Popular on Variety No genre reveals that more than the werewolf film. “The Wolfman,” in 1941, stopped dead in its tracks during each transformation scene, as if to say, “Forget the dumb story! Behold this!” This being the face of Lon Chaney Jr. contorting itself in agony as more and more layers of hair appeared upon it, thanks to the magic of dissolves. “The Howling,” in 1981, announced a new age of visual effects — those stretching jaws and elongated limbs marked the first big splash of Rob Bottin, the next-level effects maestro who went on to design the creatures for John Carpenter’s “The Thing.” And in “An American Werewolf in London,” when David Naughton stared at his mutating hand, practical effects, at that moment, wanted to be digital.

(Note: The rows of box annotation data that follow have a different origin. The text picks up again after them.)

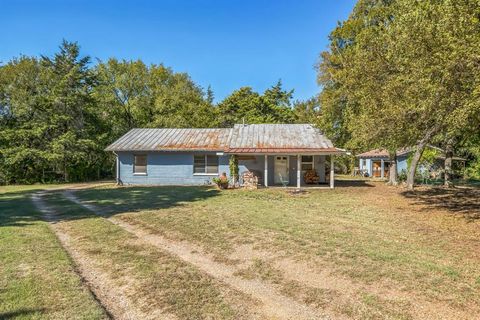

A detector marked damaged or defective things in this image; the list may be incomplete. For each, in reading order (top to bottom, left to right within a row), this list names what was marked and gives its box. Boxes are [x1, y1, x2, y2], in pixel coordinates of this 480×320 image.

rusted metal roof [105, 128, 232, 152]
rusted metal roof [106, 123, 344, 153]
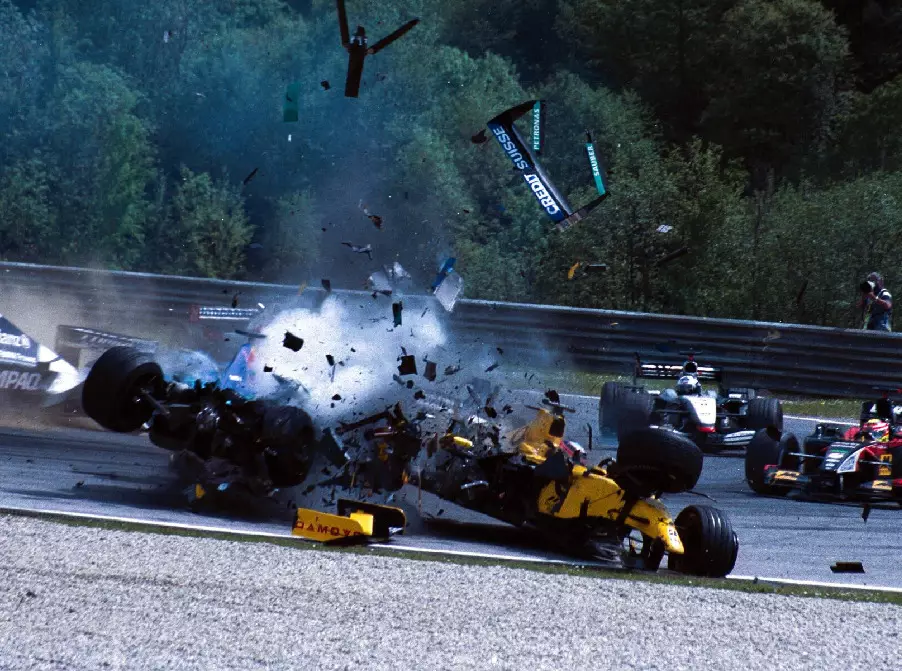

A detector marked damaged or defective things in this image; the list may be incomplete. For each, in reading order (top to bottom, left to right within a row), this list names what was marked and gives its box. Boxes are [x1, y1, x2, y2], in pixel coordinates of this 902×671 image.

detached wheel [82, 346, 165, 436]
detached wheel [596, 384, 624, 436]
detached wheel [748, 396, 784, 434]
detached wheel [616, 428, 708, 496]
detached wheel [744, 428, 796, 496]
detached wheel [672, 506, 740, 580]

But watching “Werewolves,” you look at the title creatures and think, “Are visual effects now devolving?” The monsters are tall and impressively athletic-looking, with devil ears and animatronic snouts that snap like miniature crocodile jaws. These beasts move rapidly and tear a great deal of flesh. But as designed by Alex Gillis and Tom Woodruff Jr., they also look like they’re made of papier-mâché with pasted-on costume hair. From some angles, they look how I’d imagine the wolf would look in a version of “Little Red Riding Hood” made by the “Winnie the Pooh: Blood and Honey” people.
Grllo’s Dr. Wesley Marshall works for the CDC, which is studying the werewolf phenomenon and trying to devise an antidote for it, a substance called “moonscreen” that you apply by (yes!) spraying it on. There are human guinea pigs on hand, who look at the moon and transform, and naturally the experiment goes haywire. But the whole panic-in-the-lab “scientific” backdrop recedes as quickly as it’s introduced.
Wesley, the caretaker of his late brother’s wife (Ilfenesh Hadera) and daughter (Kamdynn Gary), winds up on the run with his colleague (Katrina Law), as “Werewolves” takes the direct form of a zombie movie: Who will be the next to turn werewolf? Slats nailed over windows to keep the monsters from coming in. And so forth. One of the werewolves is Wesley’s neighbor, a survivalist blowhard who prepares for supermoon night by painting his face with red, white, and blue warpaint. He then transforms into what looks like the first Jan. 6 werewolf (unless you count the QAnon Shaman).
The movie was directed by Steven C. Miller, who has one of those super-niche indie-B-movie cult followings; they prize his intermittent action ingenuity combined with his lack of pretension. But Miller isn’t exactly big on subtext. “Werewolves” has one of the most bombastic man-at-a-synthesizer-conjuring-aural-clouds-of-doom musical scores I’ve ever heard. The best part of the movie is the end, when Grillo himself has to look into the moon to save his loved ones. Lon Chaney Jr. would howl his approval.